Zinc at sub-cytotoxic concentrations induces heme oxygenase-1 expression in human cancer cells.

BACKGROUND/AIMS: This study investigated the effects of zinc on heme oxygenase-1 (HO-1) expression in human cancer cells.

METHODS/RESULTS: Zinc at sub-cytotoxic concentrations (50-100 μM) induces HO-1 expression in the MDA-MB-231 (human breast cancer) and A2780 (human ovarian cancer) cell lines in a concentration- and time-dependent manner. The induction of HO-1 by zinc was detected after 4-6 hours of treatment, reached maximal level at 8 hours, and declined thereafter.
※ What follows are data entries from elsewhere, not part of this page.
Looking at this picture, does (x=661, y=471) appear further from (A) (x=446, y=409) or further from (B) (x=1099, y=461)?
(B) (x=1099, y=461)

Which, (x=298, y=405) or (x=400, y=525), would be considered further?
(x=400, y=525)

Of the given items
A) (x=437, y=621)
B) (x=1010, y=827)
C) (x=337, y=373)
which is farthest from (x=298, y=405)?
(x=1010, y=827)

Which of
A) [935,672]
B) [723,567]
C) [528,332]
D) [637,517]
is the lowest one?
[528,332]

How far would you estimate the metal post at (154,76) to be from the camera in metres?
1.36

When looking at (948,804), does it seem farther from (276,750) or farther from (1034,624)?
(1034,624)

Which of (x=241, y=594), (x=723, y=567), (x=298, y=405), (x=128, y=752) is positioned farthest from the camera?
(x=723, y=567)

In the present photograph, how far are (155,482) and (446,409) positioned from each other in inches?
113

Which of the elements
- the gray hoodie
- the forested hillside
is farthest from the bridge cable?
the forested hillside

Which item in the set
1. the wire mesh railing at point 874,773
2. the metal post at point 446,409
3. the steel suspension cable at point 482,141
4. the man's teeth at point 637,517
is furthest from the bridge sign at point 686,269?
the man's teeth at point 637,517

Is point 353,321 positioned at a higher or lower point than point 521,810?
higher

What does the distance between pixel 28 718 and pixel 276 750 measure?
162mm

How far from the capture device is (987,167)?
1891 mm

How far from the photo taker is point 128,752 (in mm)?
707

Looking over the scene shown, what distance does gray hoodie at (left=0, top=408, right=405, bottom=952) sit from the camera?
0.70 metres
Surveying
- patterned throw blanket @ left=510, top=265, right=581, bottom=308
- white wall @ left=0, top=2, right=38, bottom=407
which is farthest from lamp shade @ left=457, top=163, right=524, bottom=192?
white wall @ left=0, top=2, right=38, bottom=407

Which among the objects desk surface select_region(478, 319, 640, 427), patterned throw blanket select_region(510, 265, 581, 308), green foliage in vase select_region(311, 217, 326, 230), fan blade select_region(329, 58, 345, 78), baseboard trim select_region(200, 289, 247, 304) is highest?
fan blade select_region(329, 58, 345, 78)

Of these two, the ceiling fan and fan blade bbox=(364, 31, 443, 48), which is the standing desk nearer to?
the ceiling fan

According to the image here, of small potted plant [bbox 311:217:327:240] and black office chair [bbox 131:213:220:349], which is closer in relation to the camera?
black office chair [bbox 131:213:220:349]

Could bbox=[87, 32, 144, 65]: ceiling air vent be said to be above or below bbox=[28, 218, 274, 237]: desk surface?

Using a human HO-1 gene promoter reporter construct, we identified two antioxidant response elements (AREs) that mediated the zinc-induced increase in HO-1 gene transcription, indicating that the nuclear factor (erythroid-derived 2)-like 2 (Nrf2) signaling pathway is involved in this event. This assumption was supported by the observations that knockdown of Nrf2 expression compromised the zinc-induced increase in HO-1 gene transcription, and that zinc increased Nrf2 protein expression and the Nrf2 binding to the AREs. Additionally, we found that the zinc-induced HO-1 gene transcription can be enhanced by clioquinol, a zinc ionophore, and reversed by pretreatment with TPEN, a known zinc chelator, indicating that an increase in intracellular zinc levels is responsible for this induction.

CONCLUSION

These findings demonstrate that zinc at sub-cytotoxic concentrations induces HO-1 expression in human cancer cells. The biological significance of this induction merits further investigation.